**Materials provided:**

+---+

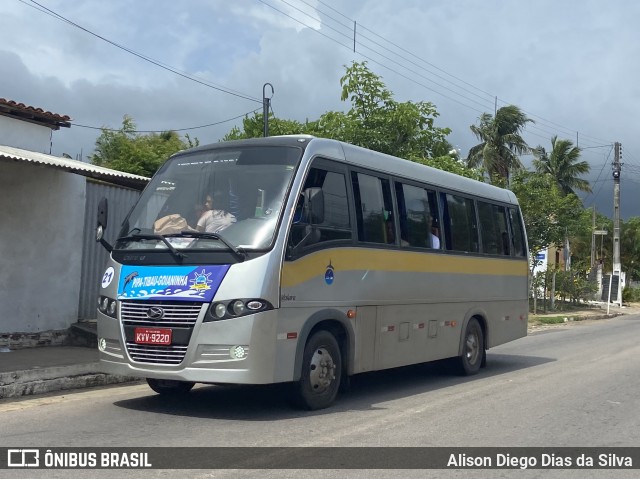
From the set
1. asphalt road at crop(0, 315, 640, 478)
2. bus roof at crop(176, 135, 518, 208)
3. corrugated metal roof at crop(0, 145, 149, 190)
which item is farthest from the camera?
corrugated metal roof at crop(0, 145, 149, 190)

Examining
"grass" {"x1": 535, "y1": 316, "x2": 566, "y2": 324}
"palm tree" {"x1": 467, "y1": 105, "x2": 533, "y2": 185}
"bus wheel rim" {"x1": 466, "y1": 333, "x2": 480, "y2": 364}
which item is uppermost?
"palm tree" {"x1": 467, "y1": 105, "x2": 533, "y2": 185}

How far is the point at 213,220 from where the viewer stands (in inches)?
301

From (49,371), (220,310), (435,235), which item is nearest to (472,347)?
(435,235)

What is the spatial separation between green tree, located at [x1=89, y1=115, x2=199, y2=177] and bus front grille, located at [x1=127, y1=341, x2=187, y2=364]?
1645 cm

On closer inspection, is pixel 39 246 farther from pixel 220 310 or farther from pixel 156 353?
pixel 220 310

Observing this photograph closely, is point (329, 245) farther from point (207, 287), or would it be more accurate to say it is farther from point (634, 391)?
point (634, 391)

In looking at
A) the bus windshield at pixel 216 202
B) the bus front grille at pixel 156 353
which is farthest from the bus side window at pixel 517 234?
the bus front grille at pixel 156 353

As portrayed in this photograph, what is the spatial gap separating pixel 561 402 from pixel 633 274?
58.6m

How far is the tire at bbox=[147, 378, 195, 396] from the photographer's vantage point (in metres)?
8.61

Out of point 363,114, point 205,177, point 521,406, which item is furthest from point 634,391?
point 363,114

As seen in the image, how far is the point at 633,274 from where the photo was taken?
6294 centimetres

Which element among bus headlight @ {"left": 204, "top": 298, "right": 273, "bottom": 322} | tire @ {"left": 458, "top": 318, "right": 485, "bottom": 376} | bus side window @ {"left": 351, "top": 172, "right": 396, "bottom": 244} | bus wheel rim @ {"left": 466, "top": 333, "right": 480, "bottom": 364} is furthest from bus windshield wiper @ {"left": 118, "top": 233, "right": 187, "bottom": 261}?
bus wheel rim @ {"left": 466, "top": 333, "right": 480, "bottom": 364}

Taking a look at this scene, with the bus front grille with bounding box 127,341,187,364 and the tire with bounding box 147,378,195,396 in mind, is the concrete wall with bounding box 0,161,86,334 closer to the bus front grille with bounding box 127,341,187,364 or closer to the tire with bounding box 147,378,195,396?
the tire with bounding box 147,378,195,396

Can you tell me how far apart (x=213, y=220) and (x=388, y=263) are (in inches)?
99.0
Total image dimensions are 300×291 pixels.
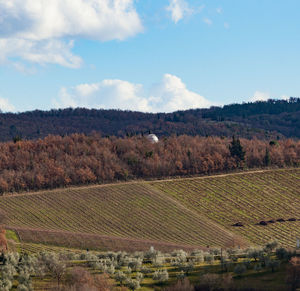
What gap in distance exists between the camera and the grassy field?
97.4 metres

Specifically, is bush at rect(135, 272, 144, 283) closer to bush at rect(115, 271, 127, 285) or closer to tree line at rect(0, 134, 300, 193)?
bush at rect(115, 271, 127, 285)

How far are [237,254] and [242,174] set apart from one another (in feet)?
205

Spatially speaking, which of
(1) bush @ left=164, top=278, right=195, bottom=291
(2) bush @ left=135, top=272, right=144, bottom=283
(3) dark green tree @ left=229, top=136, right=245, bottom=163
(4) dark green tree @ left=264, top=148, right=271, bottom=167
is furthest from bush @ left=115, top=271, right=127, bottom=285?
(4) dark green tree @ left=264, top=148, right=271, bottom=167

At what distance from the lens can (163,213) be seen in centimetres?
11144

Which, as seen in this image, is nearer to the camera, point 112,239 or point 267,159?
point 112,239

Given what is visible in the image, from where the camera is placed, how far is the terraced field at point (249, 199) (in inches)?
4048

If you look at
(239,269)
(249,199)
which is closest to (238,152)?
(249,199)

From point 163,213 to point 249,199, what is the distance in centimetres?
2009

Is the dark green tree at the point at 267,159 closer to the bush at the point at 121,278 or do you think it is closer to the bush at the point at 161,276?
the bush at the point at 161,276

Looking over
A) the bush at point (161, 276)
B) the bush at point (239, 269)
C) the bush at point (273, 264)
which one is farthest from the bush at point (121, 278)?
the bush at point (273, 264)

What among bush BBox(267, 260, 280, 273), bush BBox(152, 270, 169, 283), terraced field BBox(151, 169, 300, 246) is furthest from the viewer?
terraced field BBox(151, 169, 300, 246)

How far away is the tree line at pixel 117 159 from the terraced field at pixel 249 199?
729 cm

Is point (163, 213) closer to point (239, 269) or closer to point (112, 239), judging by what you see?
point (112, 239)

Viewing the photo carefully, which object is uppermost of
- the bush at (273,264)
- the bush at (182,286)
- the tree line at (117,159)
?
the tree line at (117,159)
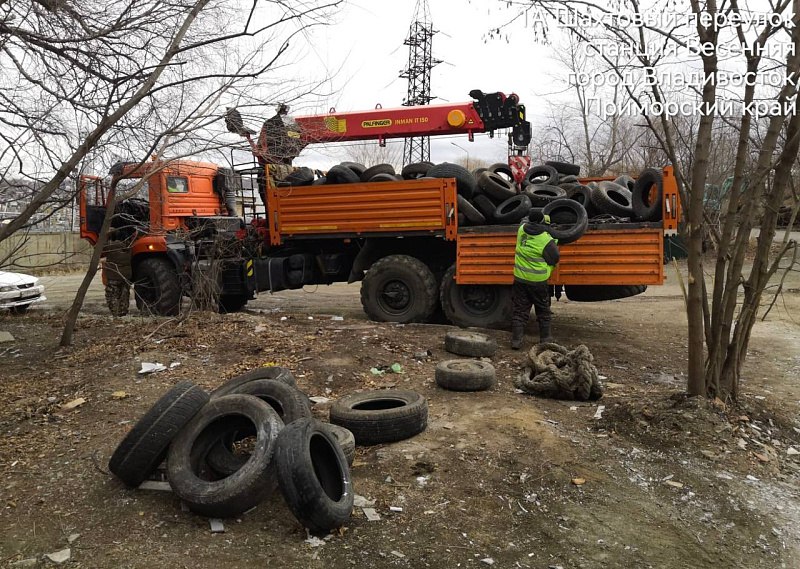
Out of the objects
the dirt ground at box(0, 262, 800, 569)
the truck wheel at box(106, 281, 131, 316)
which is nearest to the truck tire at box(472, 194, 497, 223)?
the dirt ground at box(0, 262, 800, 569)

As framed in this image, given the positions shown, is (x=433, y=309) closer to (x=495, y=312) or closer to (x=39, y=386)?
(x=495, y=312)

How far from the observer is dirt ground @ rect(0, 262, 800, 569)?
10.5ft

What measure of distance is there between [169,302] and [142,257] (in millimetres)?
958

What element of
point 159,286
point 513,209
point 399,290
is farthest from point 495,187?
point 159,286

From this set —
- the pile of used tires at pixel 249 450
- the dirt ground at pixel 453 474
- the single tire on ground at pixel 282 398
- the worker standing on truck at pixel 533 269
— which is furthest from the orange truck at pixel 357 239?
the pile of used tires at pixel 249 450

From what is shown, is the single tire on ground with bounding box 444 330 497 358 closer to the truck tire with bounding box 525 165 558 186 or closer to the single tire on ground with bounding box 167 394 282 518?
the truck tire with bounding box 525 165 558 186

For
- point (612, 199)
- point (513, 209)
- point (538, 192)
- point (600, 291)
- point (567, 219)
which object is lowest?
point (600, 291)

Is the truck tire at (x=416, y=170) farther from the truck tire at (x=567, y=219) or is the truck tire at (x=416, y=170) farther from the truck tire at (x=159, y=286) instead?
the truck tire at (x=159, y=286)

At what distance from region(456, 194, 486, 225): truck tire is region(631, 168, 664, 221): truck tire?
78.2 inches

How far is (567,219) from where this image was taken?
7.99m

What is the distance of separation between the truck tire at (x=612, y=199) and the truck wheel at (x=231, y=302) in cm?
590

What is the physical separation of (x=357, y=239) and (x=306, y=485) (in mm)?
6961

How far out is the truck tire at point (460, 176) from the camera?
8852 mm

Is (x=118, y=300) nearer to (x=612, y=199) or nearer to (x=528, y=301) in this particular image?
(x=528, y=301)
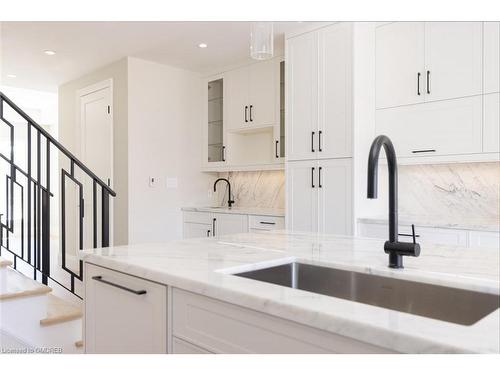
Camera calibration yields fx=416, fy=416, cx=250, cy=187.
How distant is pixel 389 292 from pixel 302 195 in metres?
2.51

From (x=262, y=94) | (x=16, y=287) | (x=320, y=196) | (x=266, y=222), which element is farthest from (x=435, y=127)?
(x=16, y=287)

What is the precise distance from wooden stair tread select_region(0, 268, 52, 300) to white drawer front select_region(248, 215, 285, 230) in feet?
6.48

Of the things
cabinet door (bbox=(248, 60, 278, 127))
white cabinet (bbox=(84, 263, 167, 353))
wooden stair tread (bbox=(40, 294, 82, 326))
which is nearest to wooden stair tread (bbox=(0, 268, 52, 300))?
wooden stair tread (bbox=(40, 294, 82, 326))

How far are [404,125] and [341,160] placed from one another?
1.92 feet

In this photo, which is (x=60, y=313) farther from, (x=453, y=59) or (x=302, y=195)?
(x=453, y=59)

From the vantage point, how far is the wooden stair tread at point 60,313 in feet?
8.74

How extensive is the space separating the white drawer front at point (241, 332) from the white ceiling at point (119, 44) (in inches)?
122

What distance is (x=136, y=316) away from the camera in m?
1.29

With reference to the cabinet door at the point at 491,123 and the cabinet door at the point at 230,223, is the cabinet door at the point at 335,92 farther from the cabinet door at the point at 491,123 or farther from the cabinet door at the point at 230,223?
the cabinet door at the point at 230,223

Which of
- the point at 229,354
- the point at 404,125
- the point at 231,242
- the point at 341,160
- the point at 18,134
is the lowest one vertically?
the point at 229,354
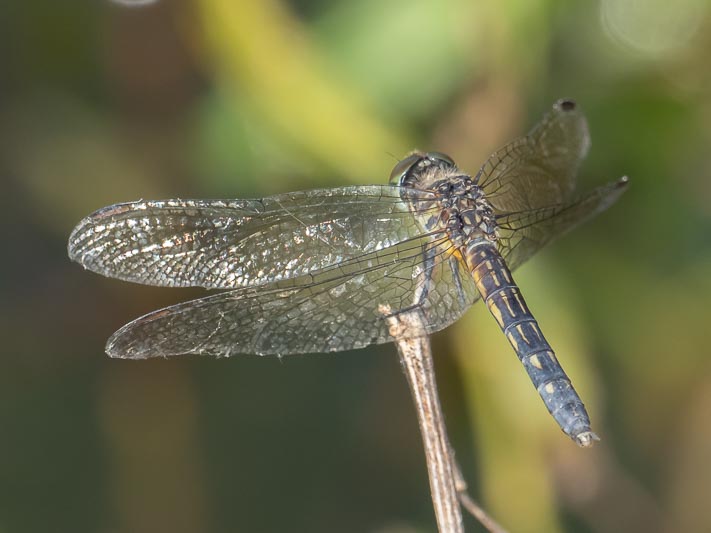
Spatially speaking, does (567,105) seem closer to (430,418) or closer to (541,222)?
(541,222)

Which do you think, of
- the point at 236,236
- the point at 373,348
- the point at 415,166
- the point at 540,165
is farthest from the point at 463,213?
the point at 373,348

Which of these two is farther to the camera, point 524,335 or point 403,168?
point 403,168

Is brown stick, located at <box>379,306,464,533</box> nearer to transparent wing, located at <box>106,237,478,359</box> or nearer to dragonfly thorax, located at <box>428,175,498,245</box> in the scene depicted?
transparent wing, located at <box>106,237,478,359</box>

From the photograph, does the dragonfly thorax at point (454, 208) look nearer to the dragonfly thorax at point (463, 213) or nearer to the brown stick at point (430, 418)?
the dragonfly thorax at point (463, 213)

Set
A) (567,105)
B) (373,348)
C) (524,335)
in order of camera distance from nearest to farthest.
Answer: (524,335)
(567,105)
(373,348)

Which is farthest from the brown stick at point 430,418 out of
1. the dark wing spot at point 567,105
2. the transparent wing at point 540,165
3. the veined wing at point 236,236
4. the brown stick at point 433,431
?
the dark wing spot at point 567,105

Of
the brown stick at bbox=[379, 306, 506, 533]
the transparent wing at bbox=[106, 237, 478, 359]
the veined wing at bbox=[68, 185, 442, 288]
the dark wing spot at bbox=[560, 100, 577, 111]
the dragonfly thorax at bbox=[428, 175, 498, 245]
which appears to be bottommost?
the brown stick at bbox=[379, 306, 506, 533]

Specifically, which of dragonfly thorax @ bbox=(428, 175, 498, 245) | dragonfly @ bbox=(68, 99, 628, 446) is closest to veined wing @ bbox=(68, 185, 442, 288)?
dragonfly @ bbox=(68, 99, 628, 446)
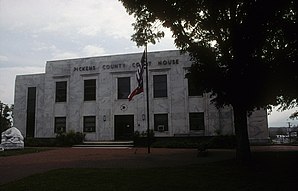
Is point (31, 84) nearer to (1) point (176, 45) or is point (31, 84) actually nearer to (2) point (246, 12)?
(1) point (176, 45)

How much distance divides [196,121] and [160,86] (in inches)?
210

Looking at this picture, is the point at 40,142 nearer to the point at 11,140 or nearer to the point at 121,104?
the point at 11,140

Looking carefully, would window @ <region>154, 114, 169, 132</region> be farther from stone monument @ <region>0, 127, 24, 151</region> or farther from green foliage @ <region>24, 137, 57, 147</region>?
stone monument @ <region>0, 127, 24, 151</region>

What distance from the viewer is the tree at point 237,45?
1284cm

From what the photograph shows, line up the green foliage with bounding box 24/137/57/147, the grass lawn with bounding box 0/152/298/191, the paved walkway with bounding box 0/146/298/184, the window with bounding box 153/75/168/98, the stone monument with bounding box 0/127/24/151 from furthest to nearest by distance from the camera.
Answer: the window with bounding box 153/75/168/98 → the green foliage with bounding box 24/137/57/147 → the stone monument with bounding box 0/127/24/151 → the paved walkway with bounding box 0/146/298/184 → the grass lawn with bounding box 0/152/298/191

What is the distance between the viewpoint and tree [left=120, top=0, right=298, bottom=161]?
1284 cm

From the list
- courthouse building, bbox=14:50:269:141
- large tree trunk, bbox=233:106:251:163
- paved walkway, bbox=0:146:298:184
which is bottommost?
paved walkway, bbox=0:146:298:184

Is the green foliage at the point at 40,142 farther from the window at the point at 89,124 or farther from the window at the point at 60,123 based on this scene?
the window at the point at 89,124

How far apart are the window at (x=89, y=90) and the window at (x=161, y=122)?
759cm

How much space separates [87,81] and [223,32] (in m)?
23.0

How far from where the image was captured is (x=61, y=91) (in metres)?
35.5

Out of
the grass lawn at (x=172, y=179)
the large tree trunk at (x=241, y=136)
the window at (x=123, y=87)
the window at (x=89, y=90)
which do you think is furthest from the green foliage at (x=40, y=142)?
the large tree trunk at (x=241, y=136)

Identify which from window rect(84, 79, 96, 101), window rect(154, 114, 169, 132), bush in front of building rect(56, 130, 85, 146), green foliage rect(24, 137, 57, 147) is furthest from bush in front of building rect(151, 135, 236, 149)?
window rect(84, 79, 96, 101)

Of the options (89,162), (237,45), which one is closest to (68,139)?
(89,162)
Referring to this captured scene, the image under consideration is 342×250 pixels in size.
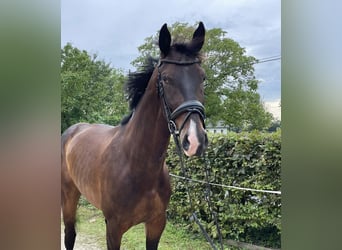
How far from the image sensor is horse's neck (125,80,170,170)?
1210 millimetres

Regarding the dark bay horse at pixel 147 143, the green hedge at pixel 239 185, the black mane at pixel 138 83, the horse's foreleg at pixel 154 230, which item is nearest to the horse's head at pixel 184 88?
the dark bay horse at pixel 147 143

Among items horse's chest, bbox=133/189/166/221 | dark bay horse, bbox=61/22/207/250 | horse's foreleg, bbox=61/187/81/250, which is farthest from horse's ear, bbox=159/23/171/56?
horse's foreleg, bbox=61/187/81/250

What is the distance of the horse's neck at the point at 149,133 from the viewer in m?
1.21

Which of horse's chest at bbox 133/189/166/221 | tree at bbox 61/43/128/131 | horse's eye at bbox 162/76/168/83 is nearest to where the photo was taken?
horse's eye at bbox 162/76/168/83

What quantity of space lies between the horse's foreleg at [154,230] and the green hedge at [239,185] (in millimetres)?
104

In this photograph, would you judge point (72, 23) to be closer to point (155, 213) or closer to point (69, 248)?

+---+

**Problem description:**
Set down nothing but the lines from the one containing "How much space" to the final line above, both included, with every picture left out.

**Answer below:**
How much space separates [87,81] and [223,32] (in m)?
23.0

How far from where the image was captured is (x=61, y=91) (in metres)?
35.5

Out of
the grass lawn at (x=172, y=179)
the large tree trunk at (x=241, y=136)
the window at (x=123, y=87)
the window at (x=89, y=90)
which do you think is furthest from the green foliage at (x=40, y=142)?
the large tree trunk at (x=241, y=136)

Identify which from window rect(84, 79, 96, 101), window rect(154, 114, 169, 132), bush in front of building rect(56, 130, 85, 146), green foliage rect(24, 137, 57, 147) is furthest from bush in front of building rect(151, 135, 236, 149)?
window rect(84, 79, 96, 101)

Of the options (89,162), (237,45), which one is closest to (68,139)?
(89,162)
Referring to this captured scene, the image under consideration is 342×250 pixels in size.
How far from the image sensor is horse's neck (125,80,170,170)?
1210 millimetres

Regarding the dark bay horse at pixel 147 143, the green hedge at pixel 239 185, the black mane at pixel 138 83, the horse's foreleg at pixel 154 230, which item is nearest to the horse's head at pixel 184 88?
the dark bay horse at pixel 147 143

Among items horse's chest, bbox=133/189/166/221 | dark bay horse, bbox=61/22/207/250 | horse's foreleg, bbox=61/187/81/250, which is farthest from horse's ear, bbox=159/23/171/56?
horse's foreleg, bbox=61/187/81/250

What is the distance of the horse's neck at the point at 149,133 from the viewer in m?
1.21

Which of horse's chest at bbox 133/189/166/221 | tree at bbox 61/43/128/131 | horse's eye at bbox 162/76/168/83 is nearest to where the photo was taken?
horse's eye at bbox 162/76/168/83

What quantity of space lies between the horse's foreleg at [154,230] and the green hedge at [239,185] (in millimetres)?
104

In this photograph, would you judge point (72, 23) to be closer to point (155, 213) or closer to point (69, 248)?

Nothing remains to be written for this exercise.